### Extracted information
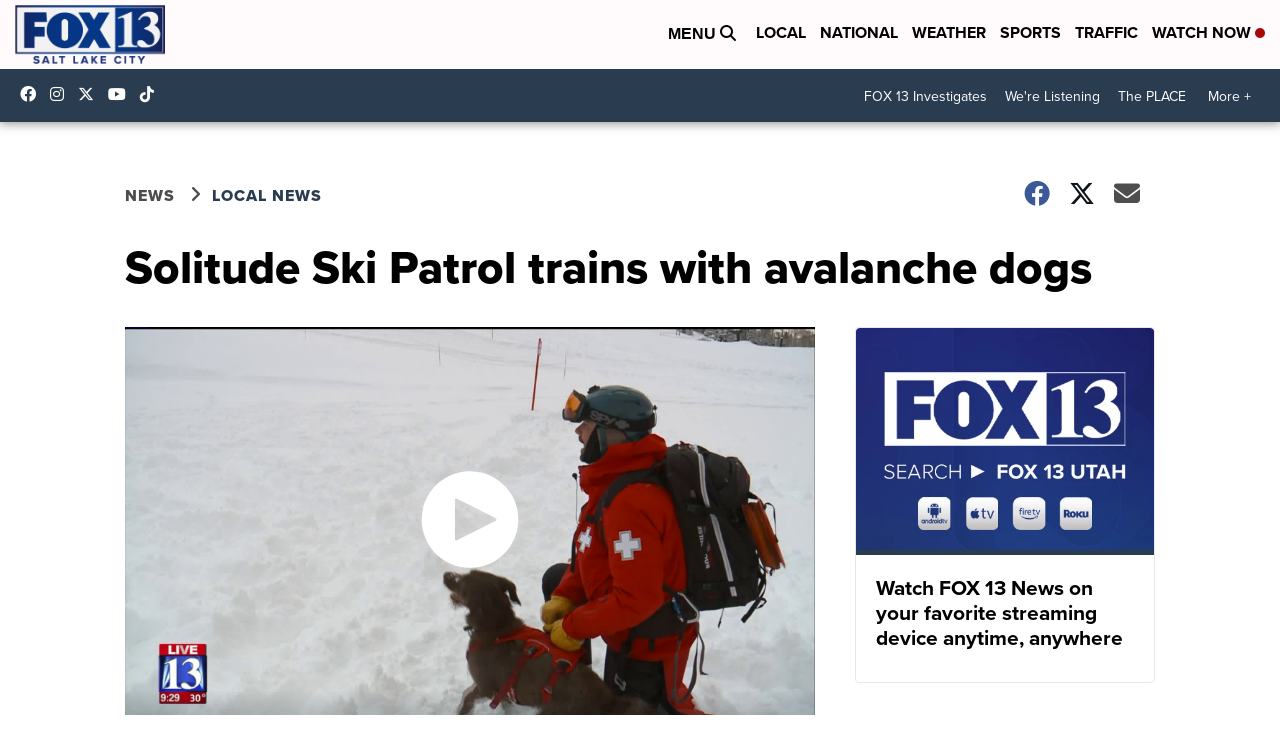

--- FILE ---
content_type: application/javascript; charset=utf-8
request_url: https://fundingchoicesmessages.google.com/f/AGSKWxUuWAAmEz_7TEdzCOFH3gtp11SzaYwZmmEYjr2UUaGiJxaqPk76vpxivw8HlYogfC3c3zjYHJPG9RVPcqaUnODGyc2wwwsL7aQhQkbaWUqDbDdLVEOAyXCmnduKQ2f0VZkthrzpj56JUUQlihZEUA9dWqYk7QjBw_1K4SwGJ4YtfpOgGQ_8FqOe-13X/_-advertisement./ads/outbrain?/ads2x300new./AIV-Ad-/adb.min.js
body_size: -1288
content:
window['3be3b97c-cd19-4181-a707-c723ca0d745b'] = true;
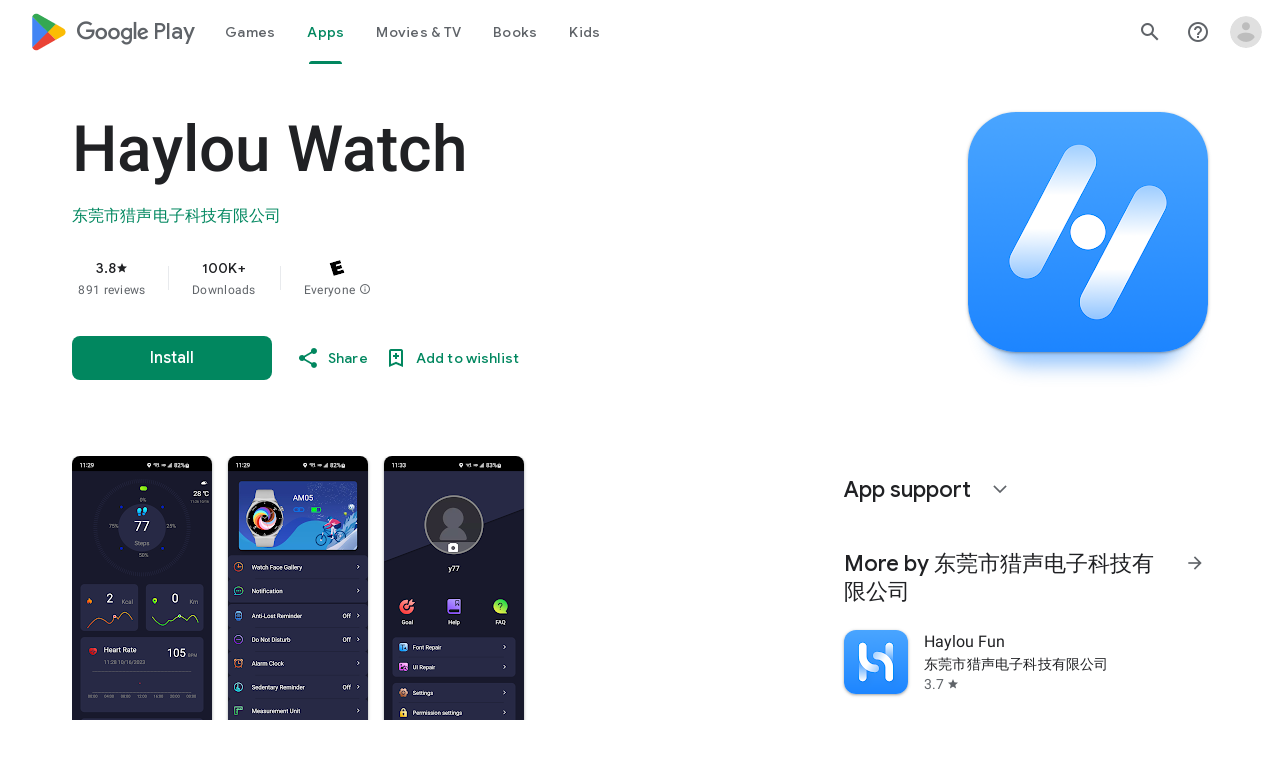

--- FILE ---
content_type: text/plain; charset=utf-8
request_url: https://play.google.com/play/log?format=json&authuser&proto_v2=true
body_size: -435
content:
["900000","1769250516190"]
######
* Work instruction *
Only the text of the records belongs in the answer; reproduce it verbatim, with no pictures.

* Answer *
--- FILE ---
content_type: application/javascript; charset=utf-8
request_url: https://fundingchoicesmessages.google.com/f/AGSKWxUuWAAmEz_7TEdzCOFH3gtp11SzaYwZmmEYjr2UUaGiJxaqPk76vpxivw8HlYogfC3c3zjYHJPG9RVPcqaUnODGyc2wwwsL7aQhQkbaWUqDbDdLVEOAyXCmnduKQ2f0VZkthrzpj56JUUQlihZEUA9dWqYk7QjBw_1K4SwGJ4YtfpOgGQ_8FqOe-13X/_-advertisement./ads/outbrain?/ads2x300new./AIV-Ad-/adb.min.js
body_size: -1288
content:
window['3be3b97c-cd19-4181-a707-c723ca0d745b'] = true;

--- FILE ---
content_type: text/plain; charset=utf-8
request_url: https://play.google.com/play/log?format=json&authuser&proto_v2=true
body_size: -435
content:
["900000","1769250516190"]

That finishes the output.